Я резко встала из-за стола, чувствуя, как внутри все кипит от гнева и обиды. Сердце бешено колотилось, а в ушах стоял звон. Я была на взводе и понимала, что сейчас могу наговорить лишнего. Уже наговорила, черт возьми! Мне нужно срочно остыть и все обдумать. Не сказав ни слова, я развернулась и быстрым шагом пронеслась через зал, направляясь к выходу и игнорируя удивленные взгляды сотрудников.
Оказавшись на улице, я жадно вдохнула свежий воздух, пытаясь унять дрожь в руках. Мелкий моросящий дождь настойчиво капал прямо в лицо, остужая тело, но никак не душу. Мысли лихорадочно метались в голове.
Как Лавров мог так поступить? Почему не предупредил? И что теперь делать, когда этот амбассадор Баленсиаги заявляет, что он здесь хозяин и будет всем заправлять? Какого черта?!
Но злость на Сташевского быстро сменилась обидой на Константина Владимировича.
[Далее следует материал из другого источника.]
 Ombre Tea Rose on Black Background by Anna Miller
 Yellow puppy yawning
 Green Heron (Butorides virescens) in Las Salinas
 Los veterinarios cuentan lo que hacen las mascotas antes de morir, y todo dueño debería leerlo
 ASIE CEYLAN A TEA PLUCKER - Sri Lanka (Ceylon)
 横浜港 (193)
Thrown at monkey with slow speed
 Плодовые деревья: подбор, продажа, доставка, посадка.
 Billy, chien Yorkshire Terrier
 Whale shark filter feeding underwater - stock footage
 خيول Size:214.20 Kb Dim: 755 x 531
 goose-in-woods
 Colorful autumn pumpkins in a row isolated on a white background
Он же знал, как я вкладывала в его ресторан все силы и душу, сутками пропадая на работе. И что в итоге? Меня даже не удосужились предупредить о продаже, словно я вещь – один из столов и стульев, который перекочевал от одного владельца к другому.
Я села в машину и на автомате завела двигатель. Руки дрожали, когда я вцепилась в руль. Я не могла так безропотно смириться с происходящим, не получив объяснений. Лавров должен сказать мне в лицо, почему так поступил.
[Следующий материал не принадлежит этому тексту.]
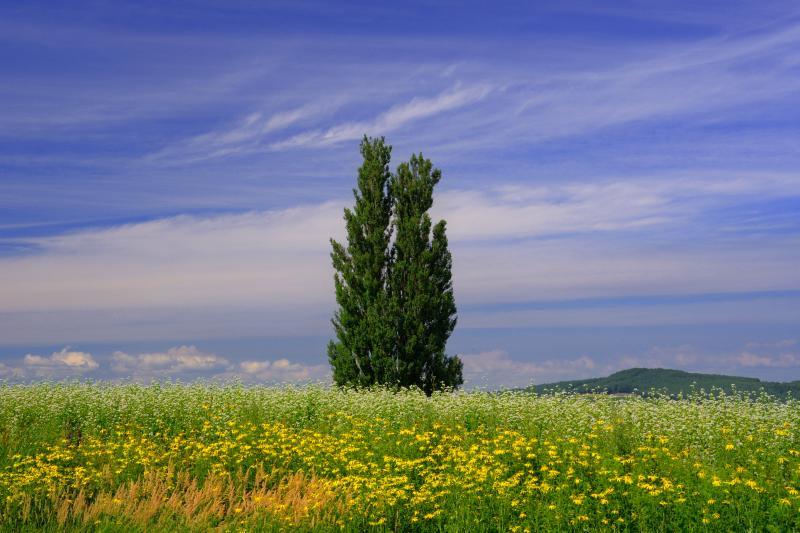 [ ケンとメリーの木 ]  蕎麦の花に合わせるかのようにオオハンゴンソウが黄色の花を咲かせていました。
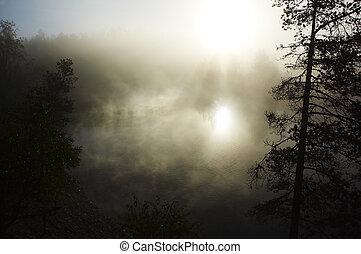manhã, névoa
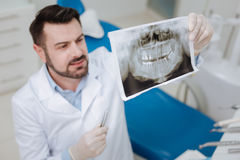 Scrupulous private dentist diagnosing his patient Royalty Free Stock Photo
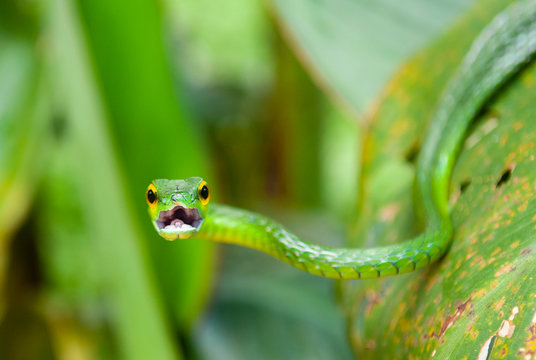 Portrait of the arboreal Green Vine Snake (Oxybelis Fulgidus) with open mouth inside Tortuguero national park, Costa Rica, Central America. Unsharp background, sharp open mouth.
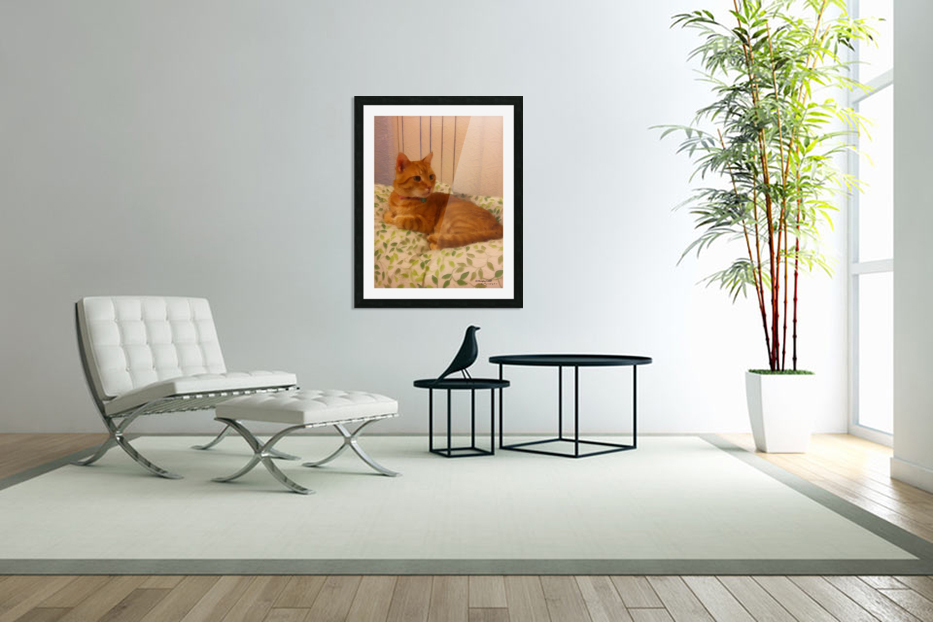 Cat in Custom Picture Frame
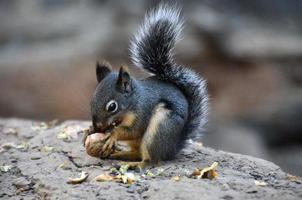 esquilo à terra de manto dourado foto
По долгу службы у меня был домашний адрес Константина Владимировича. Я решительно вбила его в навигатор и тронулась с места.
Всю дорогу я прокручивала в голове возможный разговор, готовясь высказать боссу все, что я о нем думаю. Но когда я припарковалась у его дома, меня охватили сомнения. Вдруг у него были веские причины так поступить? Вдруг ему самому было нелегко расставаться с рестораном?
Тряхнув головой, я отбросила эти мысли. Я заслуживаю объяснений. Мы столько лет проработали вместе, чтобы разойтись, даже не поговорив? Я так не могу.
Наконец, глубоко вздохнув, я вышла из машины и решительно направилась к подъезду. Поднявшись на нужный этаж, я остановилась перед дверью квартиры Лаврова. Сердце бешено колотилось, когда я нажала на звонок. Прошла минута, другая – никто не открывал. Я позвонила еще раз, настойчивее. Все та же тишина.
«Может его нет дома?» – промелькнула мысль.
Но нет, машина Константина Владимировича стояла во дворе, я видела ее, подъезжая.
Внезапно дверь распахнулась, и на пороге появился Лавров. Он выглядел осунувшимся и постаревшим, как будто за эти несколько дней прожил целую жизнь.
– Ульяна, – тихо произнес он, опустив глаза. – Я знал, что ты придешь.
– Значит, это правда?
Лавров тяжело вздохнул и отступил в сторону, пропуская меня в квартиру.
– Проходи.
Константин Владимирович был небритый, в домашней одежде. Таким я его еще никогда не видела.
Я вошла в квартиру Лаврова, чувствуя, как внутри все сжимается от напряжения. Константин Владимирович провел меня в гостиную и устало опустился в кресло.
– Присаживайся, Ульяна, – сказал он, указывая на диван.
Я села, не сводя с него глаз.
– Почему? – только и смогла сказать я, чувствуя, как к горлу подступают слезы, но чувство обиды и разочарования было сильнее, поэтому, подавив жалость к себе, я выплеснула на него все то, что копилось в моей голове. – Почему вы так поступили? Почему ничего не сказали? Почему не пришли сами, чтобы познакомить всех с новым собственником ресторана, в конце концов? Мне всегда казалось, что вы цените людей, которые работают на вас. Что изменилось?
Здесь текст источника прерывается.